Questions about scenes in images
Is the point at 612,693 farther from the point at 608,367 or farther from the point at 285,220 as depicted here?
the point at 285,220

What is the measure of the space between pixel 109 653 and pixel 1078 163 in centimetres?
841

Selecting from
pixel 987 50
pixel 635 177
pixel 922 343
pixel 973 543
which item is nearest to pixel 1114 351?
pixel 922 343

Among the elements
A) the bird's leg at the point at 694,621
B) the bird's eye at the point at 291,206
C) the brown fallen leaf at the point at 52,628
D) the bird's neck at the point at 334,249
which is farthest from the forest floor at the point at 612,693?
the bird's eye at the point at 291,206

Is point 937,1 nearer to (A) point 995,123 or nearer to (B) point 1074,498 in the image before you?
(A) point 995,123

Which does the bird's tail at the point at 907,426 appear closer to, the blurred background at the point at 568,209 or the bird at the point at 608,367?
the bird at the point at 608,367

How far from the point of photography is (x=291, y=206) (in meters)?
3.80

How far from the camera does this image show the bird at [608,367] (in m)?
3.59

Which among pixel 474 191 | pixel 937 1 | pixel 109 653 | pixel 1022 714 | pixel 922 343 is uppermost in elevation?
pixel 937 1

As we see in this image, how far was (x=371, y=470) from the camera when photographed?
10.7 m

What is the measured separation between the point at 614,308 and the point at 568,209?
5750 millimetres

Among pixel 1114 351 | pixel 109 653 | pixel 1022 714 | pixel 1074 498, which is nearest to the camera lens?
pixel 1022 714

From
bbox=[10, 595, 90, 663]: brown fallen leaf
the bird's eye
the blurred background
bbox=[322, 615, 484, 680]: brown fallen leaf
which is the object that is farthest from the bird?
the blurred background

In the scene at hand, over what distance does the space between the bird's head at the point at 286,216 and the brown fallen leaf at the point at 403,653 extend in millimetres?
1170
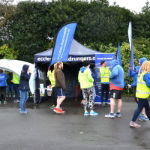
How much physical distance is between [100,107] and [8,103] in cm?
393

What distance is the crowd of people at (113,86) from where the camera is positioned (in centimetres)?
862

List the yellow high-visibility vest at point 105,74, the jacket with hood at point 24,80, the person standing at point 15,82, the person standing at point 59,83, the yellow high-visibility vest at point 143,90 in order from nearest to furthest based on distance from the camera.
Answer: the yellow high-visibility vest at point 143,90 → the person standing at point 59,83 → the jacket with hood at point 24,80 → the yellow high-visibility vest at point 105,74 → the person standing at point 15,82

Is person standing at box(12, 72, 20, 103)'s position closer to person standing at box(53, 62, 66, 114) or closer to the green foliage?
person standing at box(53, 62, 66, 114)

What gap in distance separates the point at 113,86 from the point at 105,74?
2711mm

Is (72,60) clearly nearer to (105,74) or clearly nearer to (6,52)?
(105,74)

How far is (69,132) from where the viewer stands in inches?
329

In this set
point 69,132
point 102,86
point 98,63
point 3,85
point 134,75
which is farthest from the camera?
point 3,85

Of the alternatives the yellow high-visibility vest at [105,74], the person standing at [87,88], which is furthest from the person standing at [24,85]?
the yellow high-visibility vest at [105,74]

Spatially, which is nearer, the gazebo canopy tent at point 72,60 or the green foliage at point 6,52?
the gazebo canopy tent at point 72,60

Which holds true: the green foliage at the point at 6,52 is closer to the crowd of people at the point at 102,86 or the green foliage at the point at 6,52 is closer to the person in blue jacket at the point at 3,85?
the crowd of people at the point at 102,86

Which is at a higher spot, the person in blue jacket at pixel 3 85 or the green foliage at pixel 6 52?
the green foliage at pixel 6 52

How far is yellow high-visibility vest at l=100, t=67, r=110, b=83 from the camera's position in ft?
42.3

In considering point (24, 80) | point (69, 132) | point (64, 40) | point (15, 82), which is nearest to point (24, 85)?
point (24, 80)

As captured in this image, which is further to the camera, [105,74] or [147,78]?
[105,74]
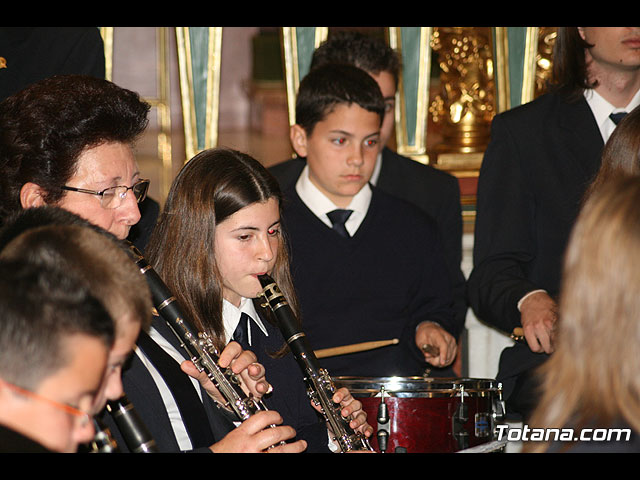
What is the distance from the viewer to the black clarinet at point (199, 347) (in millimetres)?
2000

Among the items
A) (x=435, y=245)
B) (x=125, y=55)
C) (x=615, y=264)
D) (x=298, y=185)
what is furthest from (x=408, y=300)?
(x=125, y=55)

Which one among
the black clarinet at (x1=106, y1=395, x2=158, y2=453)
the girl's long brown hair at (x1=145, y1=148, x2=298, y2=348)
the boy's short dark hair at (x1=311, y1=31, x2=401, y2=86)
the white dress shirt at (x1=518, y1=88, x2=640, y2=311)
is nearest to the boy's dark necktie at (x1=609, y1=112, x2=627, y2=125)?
the white dress shirt at (x1=518, y1=88, x2=640, y2=311)

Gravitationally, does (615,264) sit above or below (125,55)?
below

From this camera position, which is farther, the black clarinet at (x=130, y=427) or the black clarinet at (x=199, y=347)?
the black clarinet at (x=199, y=347)

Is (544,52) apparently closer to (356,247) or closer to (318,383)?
(356,247)

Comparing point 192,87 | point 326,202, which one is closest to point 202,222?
point 326,202

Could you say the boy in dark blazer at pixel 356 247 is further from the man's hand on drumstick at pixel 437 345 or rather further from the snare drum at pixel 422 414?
the snare drum at pixel 422 414

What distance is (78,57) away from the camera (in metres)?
2.91

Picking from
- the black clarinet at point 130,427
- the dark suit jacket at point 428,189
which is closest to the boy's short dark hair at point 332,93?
the dark suit jacket at point 428,189

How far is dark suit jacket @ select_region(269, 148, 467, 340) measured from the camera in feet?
11.2

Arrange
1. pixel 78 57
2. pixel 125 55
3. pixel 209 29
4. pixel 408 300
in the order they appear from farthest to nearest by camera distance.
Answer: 1. pixel 125 55
2. pixel 209 29
3. pixel 408 300
4. pixel 78 57

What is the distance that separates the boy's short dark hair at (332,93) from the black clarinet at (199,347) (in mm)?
1318

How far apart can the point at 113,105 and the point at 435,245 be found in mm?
1443
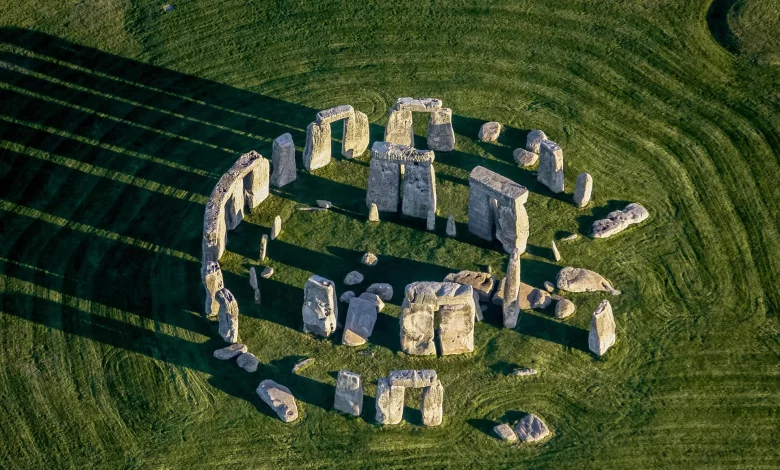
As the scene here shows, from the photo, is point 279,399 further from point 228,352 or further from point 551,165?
point 551,165

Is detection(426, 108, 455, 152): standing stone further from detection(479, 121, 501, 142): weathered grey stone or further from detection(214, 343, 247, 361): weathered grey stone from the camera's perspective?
detection(214, 343, 247, 361): weathered grey stone

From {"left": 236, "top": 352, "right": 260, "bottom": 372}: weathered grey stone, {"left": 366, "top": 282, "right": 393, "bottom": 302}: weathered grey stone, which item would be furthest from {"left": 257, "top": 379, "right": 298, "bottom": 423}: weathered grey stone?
{"left": 366, "top": 282, "right": 393, "bottom": 302}: weathered grey stone

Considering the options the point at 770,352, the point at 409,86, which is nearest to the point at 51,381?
the point at 409,86

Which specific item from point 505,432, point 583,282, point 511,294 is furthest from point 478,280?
point 505,432

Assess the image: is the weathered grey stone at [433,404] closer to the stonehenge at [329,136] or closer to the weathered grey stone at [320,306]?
the weathered grey stone at [320,306]

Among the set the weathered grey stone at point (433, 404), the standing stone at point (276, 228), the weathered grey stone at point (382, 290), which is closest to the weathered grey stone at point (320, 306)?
the weathered grey stone at point (382, 290)

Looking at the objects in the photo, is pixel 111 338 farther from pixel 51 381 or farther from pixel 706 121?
pixel 706 121
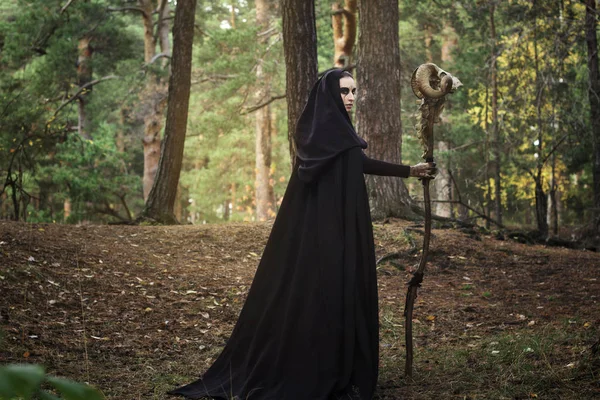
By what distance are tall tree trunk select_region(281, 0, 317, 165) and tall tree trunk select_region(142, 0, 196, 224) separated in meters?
2.70

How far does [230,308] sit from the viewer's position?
7.07 meters

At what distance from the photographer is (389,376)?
4852 millimetres

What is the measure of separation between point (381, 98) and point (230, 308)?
4.64 m

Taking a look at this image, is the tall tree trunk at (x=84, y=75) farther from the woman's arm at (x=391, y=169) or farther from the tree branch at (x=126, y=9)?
the woman's arm at (x=391, y=169)

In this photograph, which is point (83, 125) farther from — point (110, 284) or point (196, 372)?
point (196, 372)

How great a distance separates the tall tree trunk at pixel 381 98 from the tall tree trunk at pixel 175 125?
3116mm

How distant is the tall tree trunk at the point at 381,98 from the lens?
33.8 feet

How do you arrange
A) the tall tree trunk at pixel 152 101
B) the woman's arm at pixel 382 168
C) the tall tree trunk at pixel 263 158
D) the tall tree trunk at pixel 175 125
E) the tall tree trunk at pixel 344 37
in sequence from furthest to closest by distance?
the tall tree trunk at pixel 263 158 < the tall tree trunk at pixel 152 101 < the tall tree trunk at pixel 344 37 < the tall tree trunk at pixel 175 125 < the woman's arm at pixel 382 168

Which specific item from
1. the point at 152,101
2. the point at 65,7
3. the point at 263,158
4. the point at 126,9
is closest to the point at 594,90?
the point at 152,101

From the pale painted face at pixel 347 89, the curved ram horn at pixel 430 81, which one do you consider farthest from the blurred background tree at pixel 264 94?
the pale painted face at pixel 347 89

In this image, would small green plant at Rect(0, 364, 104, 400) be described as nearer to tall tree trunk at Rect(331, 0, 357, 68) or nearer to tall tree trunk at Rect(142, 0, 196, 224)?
tall tree trunk at Rect(142, 0, 196, 224)

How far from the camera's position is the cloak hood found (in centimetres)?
432

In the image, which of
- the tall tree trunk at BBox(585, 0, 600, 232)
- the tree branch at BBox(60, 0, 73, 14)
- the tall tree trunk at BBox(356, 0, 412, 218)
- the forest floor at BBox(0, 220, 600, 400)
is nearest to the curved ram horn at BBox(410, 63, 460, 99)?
the forest floor at BBox(0, 220, 600, 400)

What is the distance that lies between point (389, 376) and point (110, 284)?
11.4 ft
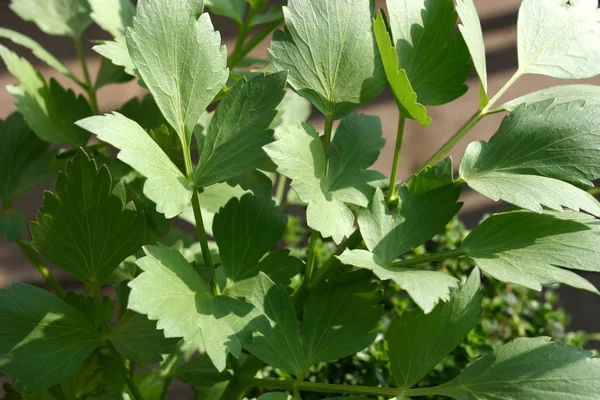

## Short task
Express the data as a JSON list of strings, from the line that contains "Taking a look" through the last line of the data, one string per line with blank lines omitted. Leave the pictures out of the answer.

## Finished task
[
  "Taking a look at this image, is the tall tree trunk at (x=84, y=75) farther from the woman's arm at (x=391, y=169) or farther from the tree branch at (x=126, y=9)?",
  "the woman's arm at (x=391, y=169)",
  "In this photograph, which is point (83, 125) farther from — point (110, 284) or point (196, 372)?",
  "point (196, 372)",
  "How great a distance separates the tall tree trunk at pixel 381 98 from the tall tree trunk at pixel 175 125?",
  "3116mm",
  "How distant is the tall tree trunk at the point at 381,98 from the lens?",
  "33.8 feet",
  "How do you arrange",
  "A) the tall tree trunk at pixel 152 101",
  "B) the woman's arm at pixel 382 168",
  "C) the tall tree trunk at pixel 263 158",
  "D) the tall tree trunk at pixel 175 125",
  "E) the tall tree trunk at pixel 344 37",
  "in sequence from furthest to closest by distance?",
  "the tall tree trunk at pixel 263 158 < the tall tree trunk at pixel 152 101 < the tall tree trunk at pixel 344 37 < the tall tree trunk at pixel 175 125 < the woman's arm at pixel 382 168",
  "Which specific item from",
  "1. the point at 152,101",
  "2. the point at 65,7",
  "3. the point at 263,158",
  "4. the point at 126,9",
  "is closest to the point at 594,90?",
  "the point at 152,101",
  "From the pale painted face at pixel 347 89, the curved ram horn at pixel 430 81, which one do you consider farthest from the blurred background tree at pixel 264 94?",
  "the pale painted face at pixel 347 89",
  "In this image, would small green plant at Rect(0, 364, 104, 400) be described as nearer to tall tree trunk at Rect(331, 0, 357, 68) or nearer to tall tree trunk at Rect(142, 0, 196, 224)?",
  "tall tree trunk at Rect(142, 0, 196, 224)",
  "How far from the camera's position is the cloak hood found (in centimetres)?",
  "432",
  "In the image, which of",
  "- the tall tree trunk at BBox(585, 0, 600, 232)",
  "- the tree branch at BBox(60, 0, 73, 14)",
  "- the tall tree trunk at BBox(356, 0, 412, 218)",
  "- the forest floor at BBox(0, 220, 600, 400)",
  "is nearest to the curved ram horn at BBox(410, 63, 460, 99)?",
  "the forest floor at BBox(0, 220, 600, 400)",
  "What is the distance that lies between point (389, 376) and point (110, 284)?",
  "11.4 ft"
]